In a previous notebook I prepared and pickled dictionaries keyed by month and containing file paths for sst/chl monthlies/climatology for aqua and chl monthlies for viirs. Here I 
- load all files, 
- compute aqua chl anomalies, 
- sst anomalies, and viirs chl anomalies,
- stick these in xarray [dataarrays](http://xarray.pydata.org/en/stable/data-structures.html#dataarray),
- put all anomaly dataarrays in a xarray [dataset](http://xarray.pydata.org/en/stable/data-structures.html#dataset),
- save it to netcdf.

In [1]:
import pickle
from datetime import datetime as DT

from netCDF4 import Dataset as ds
import numpy as np
from numpy import testing as npt
from tqdm import tqdm_notebook
import xarray as xr
from IPython.core.display import HTML, display

In [2]:
current_year = 2018

In [3]:
def make_dataarray(data_dict, prod='chlor_a', **kwargs):
    """"""
    units = kwargs.pop('units', None)
    name = kwargs.pop('name', prod)
    coords = kwargs.pop('coords', ['time', 'lat', 'lon'])
    xr_data = xr.DataArray(data_dict[prod], 
                           coords=[data_dict[val] for val in coords],
                           dims = [key for key in coords])
    if units:
        xr_data.attrs['units'] = units
    xr_data.name = name
    return xr_data


def make_dataset(*data_array_list):
    """list of xarray dataarrays.

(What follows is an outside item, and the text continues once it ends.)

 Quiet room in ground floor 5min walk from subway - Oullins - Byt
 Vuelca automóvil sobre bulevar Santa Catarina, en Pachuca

These need the name attribute set."""
    xr_ds = xr.Dataset({data_array.name: data_array for data_array in data_array_list 
                        })
    return xr_ds

 
def make_anom_sign(chl_an_avg, sst_an_avg):
    """
    returs sign relation array
    0: both are neg
    1: neg chl, pos sst
    2: pos chl, neg sst
    3: pos chl, pos sst
    """
    chl_anom_sign = np.ma.where(chl_an_avg<0, 0, 2)
    sst_anom_sign = np.ma.where(sst_an_avg<0, 0, 1)
    return chl_anom_sign.round().astype('int') + sst_anom_sign.round().astype('int')

    
def get_monthly_anoms(mc_dict, mo_dict, prod='chlor_a',
                      verbose=False, **kwargs):
    """Make anomalies from monthlies and climatology"""
    # process kwargs
    lat_dim = kwargs.pop('lat_dim', 2160)
    lon_dim = kwargs.pop('lon_dim', 4320)
    time_dim = kwargs.pop('time_dim', 12)
    year = kwargs.pop('year', 2016)
    # setup data structures
    anom_array = np.ma.zeros((time_dim, lat_dim, lon_dim))
    months = mo_dict.keys()
    for i, month in enumerate(tqdm_notebook(months)):
        with ds(mo_dict[month]) as mo_ds:
            mo_prod = mo_ds[prod][:]
            lat_mo = mo_ds['lat'][:]
            lon_mo = mo_ds['lon'][:]
        with ds(mc_dict[month]) as mc_ds:
            mc_prod = mc_ds[prod][:]
            lat_mc = mc_ds['lat'][:]
            lon_mc = mc_ds['lon'][:]
        if verbose:
            print(f'processing {month}...')
            print(f'processing mc: {mc_dict[month]}')
            print(f'processing mo: {mo_dict[month]}')
        # check lat/lon correspondence
        npt.assert_array_equal(lat_mo, lat_mc)
        npt.assert_array_equal(lon_mo, lon_mc)
        # compute anomalies
        anom_array[i] = mo_prod - mc_prod
        if prod == 'chlor_a':
            anom_array[i] = anom_array[i] * 100 / mc_prod
    # convert time data into array of datetime objects
    time_array = np.array([DT.strptime('%s-%d' %(month, year), '%b-%Y') for month in months],
                          dtype='datetime64[ns]')
    return {'%s_anom' % prod: anom_array,
            'lat': lat_mc, 'lon': lon_mc,
            'time': time_array,
           }

In [4]:
display(HTML("<style>.container {width: 90% !important}</style>"))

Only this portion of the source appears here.